JOBS:
(1) Check each statement against the passage on education benchmarks below, not the listing, and answer yes or no with the deciding words quoted: (a) The Education Watch initiative is being piloted in eight countries. (b) ASPBAE is a single government agency. (c) Access, gender, literacy and financing are named as major concerns of the initiative.
(2) Carry the passage on education benchmarks below forward from its final sentence, leaving the listing aside.

PAGE:
Benchmarks give substance to and concretize the development framework. As such, benchmarks are seen as the elements that actualize the framework. In our work in the education sector, we are familiar about the fundamental principles that made up the framework, thus:

Education and literacy are basic rights of everyone, young and old; they must be inclusive and equitable; they must promote human development, empowerment, community cooperation, social cohesion, multi-cultural sensitivity and social justice.

Benchmarks are designed to operationalize these basic principles. They should cover the following broad areas:

1.      policies
2.      programs
3.      resources
4.      organization and systems
5.      governance processes
6.      participation
7.      transparency
8.      social equity
9.      consensus and social support
10.     information/knowledge (on the context and development process)

These can be used as starting point for enriching the concept on benchmark and developing particular indicators. 


ASPBAE’s Education Watch Initiative

ASPBAE, a network of civil society organizations, institutions and agencies involved in literacy and basic education, is currently undertaking an Education Watch initiative which is designed as an independent, citizenry-based monitoring of EFA. The initiative is being piloted in eight countries in South Asia, Southeast Asia and the South Pacific. This initiative seeks to strengthen the advocacy to address the education deficit, the bulk of which are accounted for by children and adults coming from poor and disadvantaged background, including girl children and women. Access, gender, literacy and financing are major concerns that will be covered and studied through this initiative.

The project seeks to determine the magnitude of the EFA deficit, analyze the underlying causes of deprivation, monitor changes over time and identify factors that can account for such changes. It is designed to inform policy, formulate well-targeted programs and identify and locate beneficiaries to effectively cover the EFA deficit. The results of the monitoring project will feed into the ongoing advocacies of ASPBAE and member coalitions. The monitoring outcome also hopes to support the current efforts toward developing appropriate benchmarks on adult education.

SUPPLIED MATERIAL:
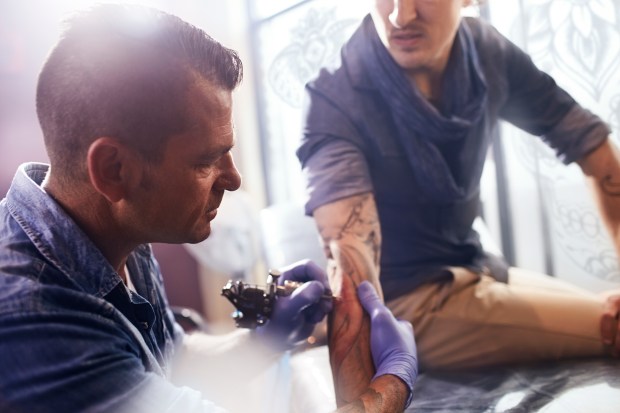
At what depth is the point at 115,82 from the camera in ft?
1.91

SOLVED TASKS:
(1)
(a) Yes: "The initiative is being piloted in eight countries in South Asia, Southeast Asia and the South Pacific."
(b) No: "ASPBAE, a network of civil society organizations, institutions and agencies involved in literacy and basic education"
(c) Yes: "Access, gender, literacy and financing are major concerns that will be covered and studied through this initiative."

(2)
 

Contributions


Dear colleagues,

There are arriving contributions and comments from different points of the planet, united by a common objective that is the advocacy for the right to education and lifelong learning.
We thank and share these interesting contributions and the support of Bernard Hagnonnou from Benin, Punya Bhandari from Nepal, Purnima Gupta from India, Clarence E Pilgrim from Antigua & Barbuda, and Shaheen BUNYAD, Lahore.

We also want to clarify the way this list is working. The list is  moderated, which means that messages don’t come directly to the list. We receive the messages in the ICAE office in Montevideo, and then we translate them before they are included in the list. The list moderation also lets us graduate the quantity of messages that are published every day, in order to make the seminar follow-up easier.

Thanks for your interest, and we encourage you to share more comments and inputs.

Cecilia Fernández



From Bernard Hagnonnou - Benin

Dear Cecilia

I wish to thank the ICAE Secretariat for taking advantage of ICT possibilities today to disseminate information and knowledge about adult education issues.

This provides virtual training opportunities for many stakeholders who will not be able to join gatherings far away from their countries. It is also a good support for local efforts in spreading far reaching analysis about issues that we are confronted with in our daily endeavours to promote adult education through TOT on the ground.

It will particularly help our newsletter that has the same purpose of disseminating information througout West Africa.

Best regards

Bernard HAGNONNOU
Coordinator /Adult education Newsletter
Institut ALPHADEV
Cotonou/ BENIN


From Punya Bhandari - Nepal

Dear all,

Warm Greetings from Nepal,
Youth Action Nepal is recieving your mails continuously. Great!

We support your endavour to make adult education a universal compulsion.

Nepal faces a huge burden of illeterate adult people. Nepalese government has implemented Adult Education Program in some parts of the country, but te result is not so satisfying. The progressive aspect it carries is that, it is focused for the adult females. The women after their day's work assemble in the specific locations and locally trained teachers, specially female, teach them.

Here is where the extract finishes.